There are some estimates in the medical literature that medical care for RD patients may account for more than 10% of overall costs in some HCS, [18] and a few small studies, mainly case series, have shown high direct medical costs of RD at single centers in individual diseases or narrow clusters of related diseases (e.g., severe/refractory seizures) [19, 20]. Recently, a patient-reported survey on direct and indirect costs of rare diseases in the U.S. was reported, which showed high direct and indirect medical cost burdens to patients and HCS, with total costs estimated to be about $1 trillion (US) in 2019 [21]. Another recent study examined pediatric and adult hospital discharges in patients with rare and common conditions, which showed substantially higher healthcare utilization in rare versus common diagnoses, with RD accounting for nearly half of the US national healthcare costs [22].

In order to better understand RD medical costs, more accurately identify RD patients, and shorten the diagnostic odyssey for RD patients, additional work needs to be done to develop generalizable methodologies and tools (e.g., clinical decision support tools) that can be used across different HCS to adequately and consistently identify RD patients within HCS and to objectively quantify direct medical costs associated with RD by disease and overall.
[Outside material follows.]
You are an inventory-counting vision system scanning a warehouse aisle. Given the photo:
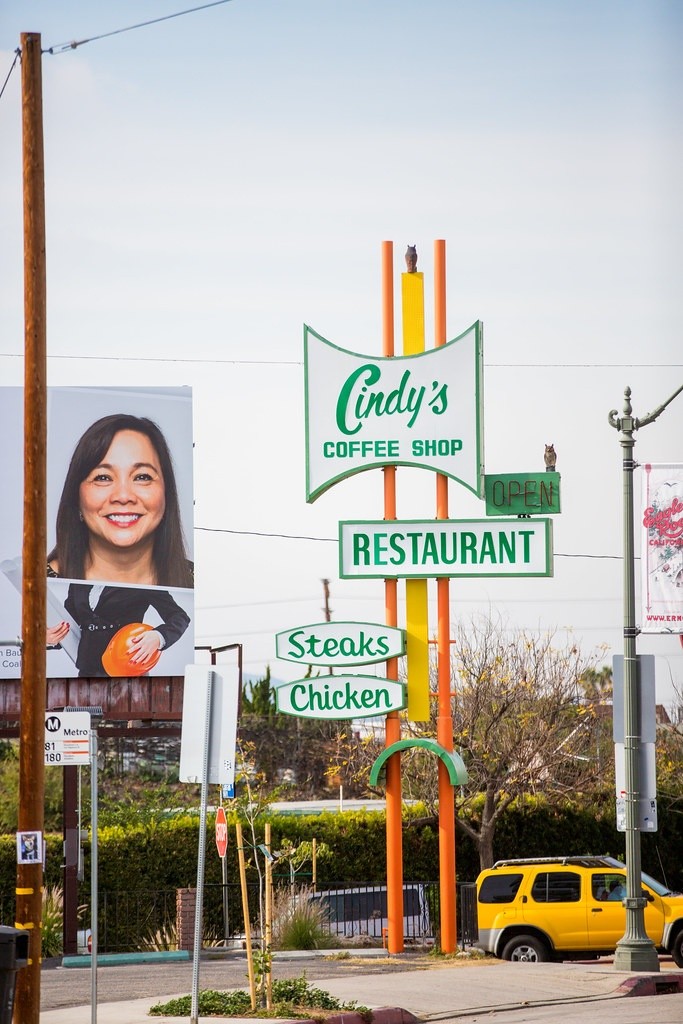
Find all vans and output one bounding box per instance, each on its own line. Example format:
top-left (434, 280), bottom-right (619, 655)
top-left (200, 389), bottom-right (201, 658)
top-left (223, 882), bottom-right (433, 948)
Similarly, the impact of delayed or misdiagnosis of RD on patients and HCS has not been well quantified [13]. While delayed or misdiagnosis is an issue for both rare and common diseases, delays in diagnosis disproportionately impact RD patients given the often years-long diagnostic odyssey most patients undergo. Misdiagnosis and lack of diagnosis can result in inappropriate care, lack of targeted or, when available, disease modifying treatment, and missed opportunities for intervention that may ameliorate or prevent disease progression, which in some cases is irreversible or require administration within certain time windows (e.g., neurodegenerative or metabolic disorders) [23, 24].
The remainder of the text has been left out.